Belonging might also show up in nature, or moments when you simply feel at home in your body.
It’s also possible you might not feel belonging anywhere, and that’s OK. It doesn’t mean there’s something wrong.
If belonging seems out of reach right now, you might start by noticing when even a small sense of it shows up. Over time, that awareness can become a point of entry.
Alongside that, it can help to start gentle therapeutic work on boundaries, identity rebuilding and attachment repair.
Healthy adaptation vs. self-erasure
To be clear, belonging isn’t about never adapting yourself. We do this constantly, often without thinking about it.
We speak differently with friends than with our bosses. We might act differently around our parents than our partners.
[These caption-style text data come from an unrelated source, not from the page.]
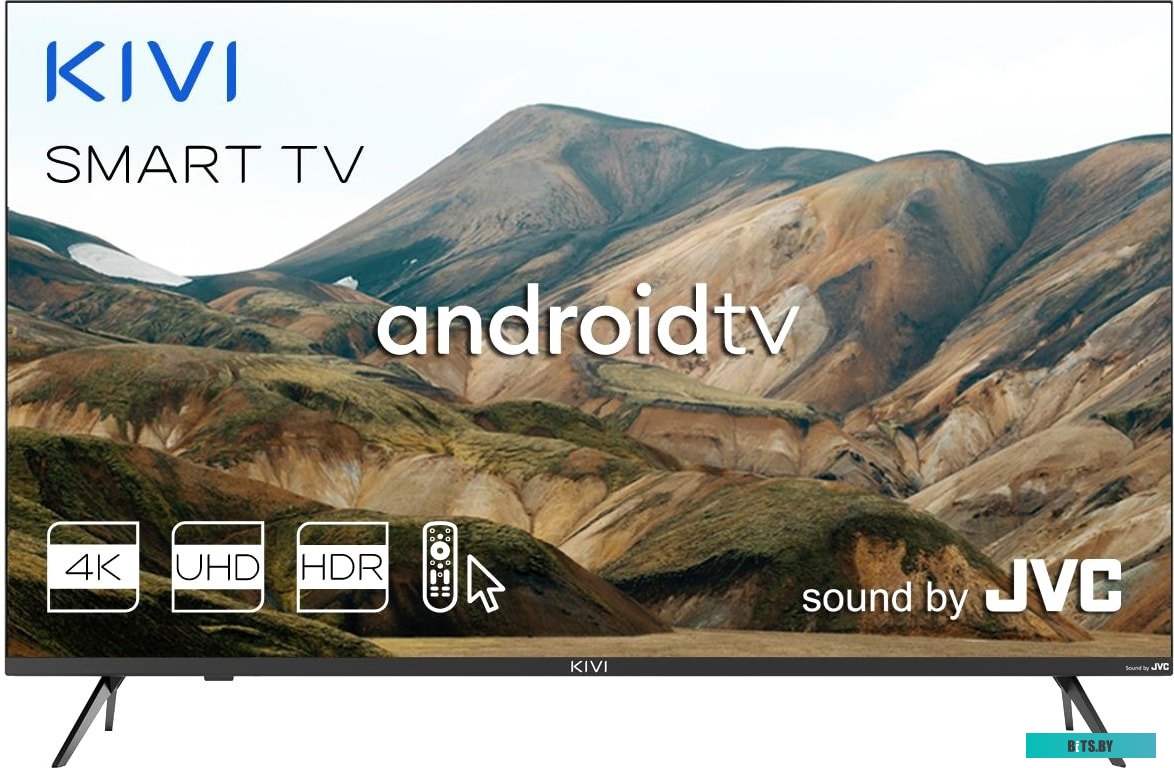 Телевизор Kivi 50U740LB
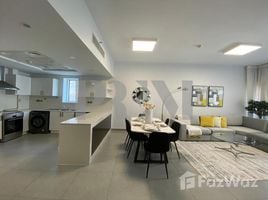 2 спален Квартира на продажу в The Boardwalk Residence, Shams Abu Dhabi, Al Reem Island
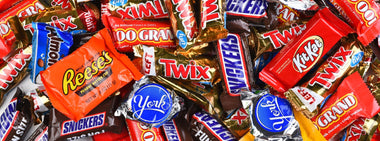 How to cure a sugar binge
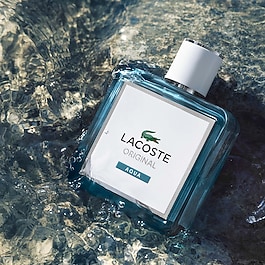 Original Aqua - Eau de Parfum
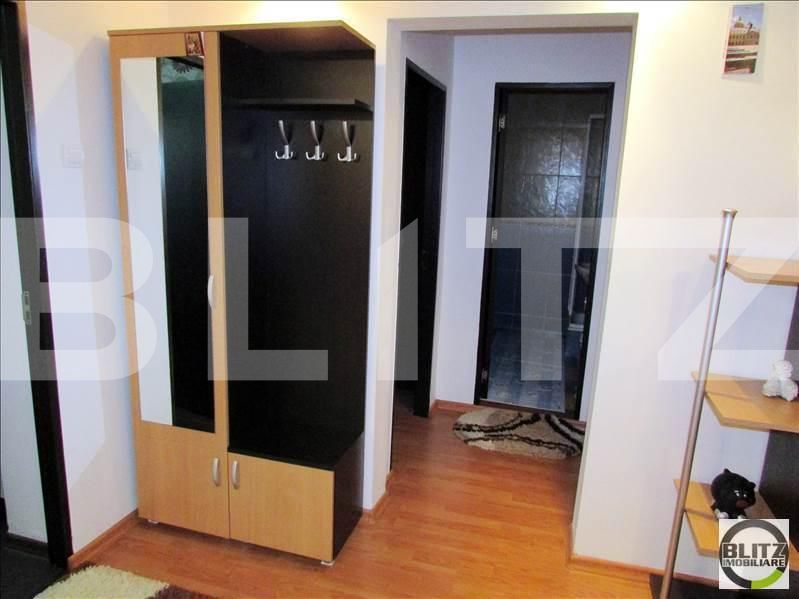 Apartament de închiriat 2 camere Manastur - 14412AI | BLITZ Cluj-Napoca | Poza11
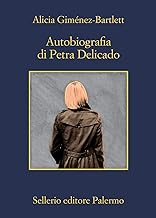 Autobiografia di Petra Delicado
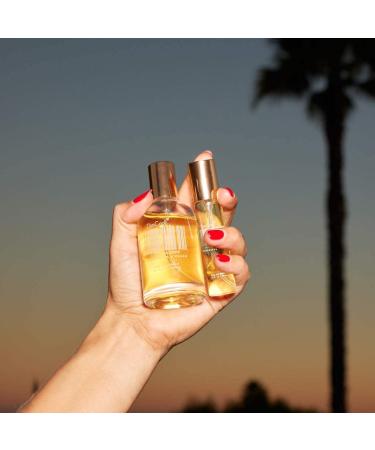 Shop DedCool Sunlit Blooms Eau de Parfum Travel Spray - 0.50 oz / 15 mL eau de parfum spray Online - Best Price & International Shipping - Buy Online on GoSupps.com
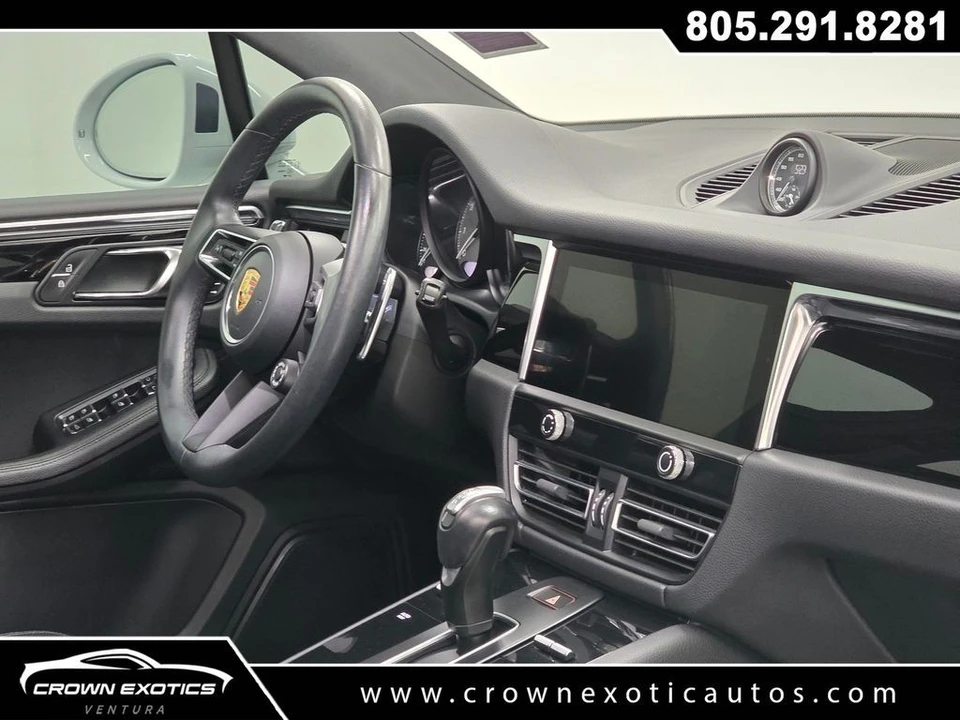 2023 Porsche Macan S - Image 13 of 31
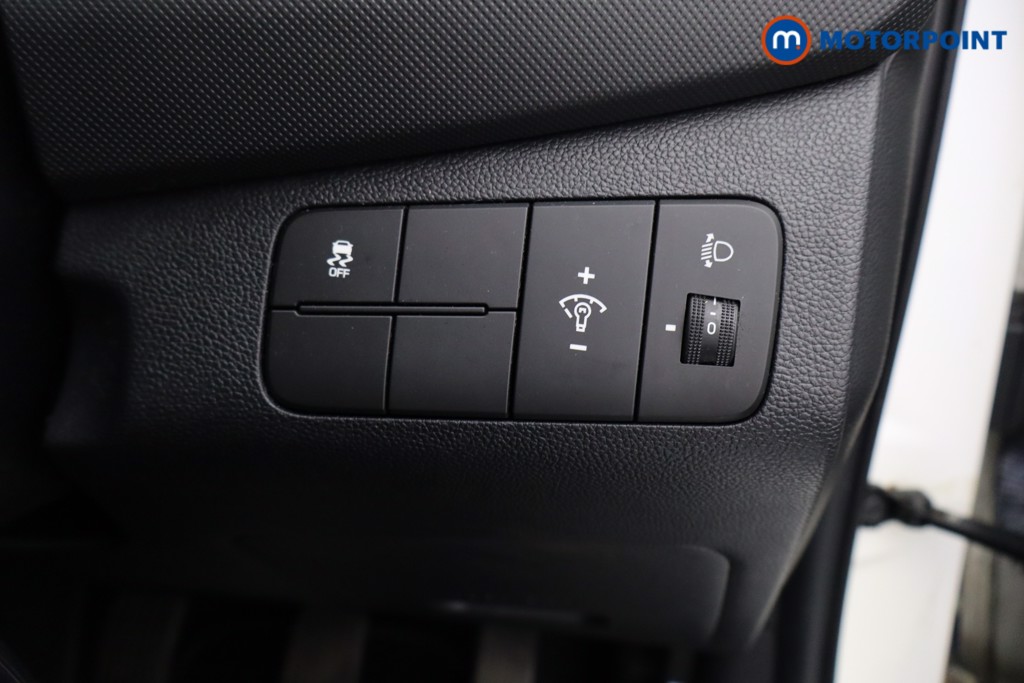 Hyundai I10 S Manual Petrol Hatchback - Stock Number (1624606) - 5th supplementary image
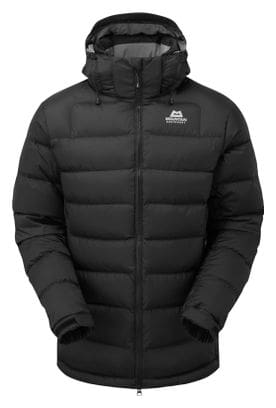 Mountain Equipment Lightline Jacket Black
Most of this isn’t a problem. It’s part of how we connect, communicate and move through different social spaces. As mentioned above, we do this for good reasons.
The difference rests on whether the adaptation feels expressive or erasing.
Healthy relationships require flexibility, tact, compromise and growth. But they don’t ask you to become a different person to keep the connection.
Belonging doesn’t mean showing up exactly the same everywhere. It means you don’t have to abandon parts of your core self to be accepted.
Finding my way back
I didn’t realize how much I’d been editing out until I got married and had kids.
My wife would point out that when I talked to my parents back home on video calls, my accent would come back. My young kids got disoriented when Daddy was doing “Newfoundland talk.”
It was painful to realize how disconnected with that part of myself I’d become.
Since that realization, I’ve worked to reclaim what I can of my native dialect. I also try to celebrate what’s become a blend of dialects that is uniquely my own.
But I still live with the sense of having lost part of myself that I’ll never truly get back.
Editing was a survival strategy. And, despite the costs, it was a smart move at the time.
These days, I try to notice when speaking feels natural and I’m not monitoring myself as much. It happens more often now that I’m back on the East Coast.
When the feeling of ease comes up, I practice pausing to notice how it feels in my body.
I still make major edits sometimes. The difference is, now I’m aware of them. And that awareness is how I keep finding my way back.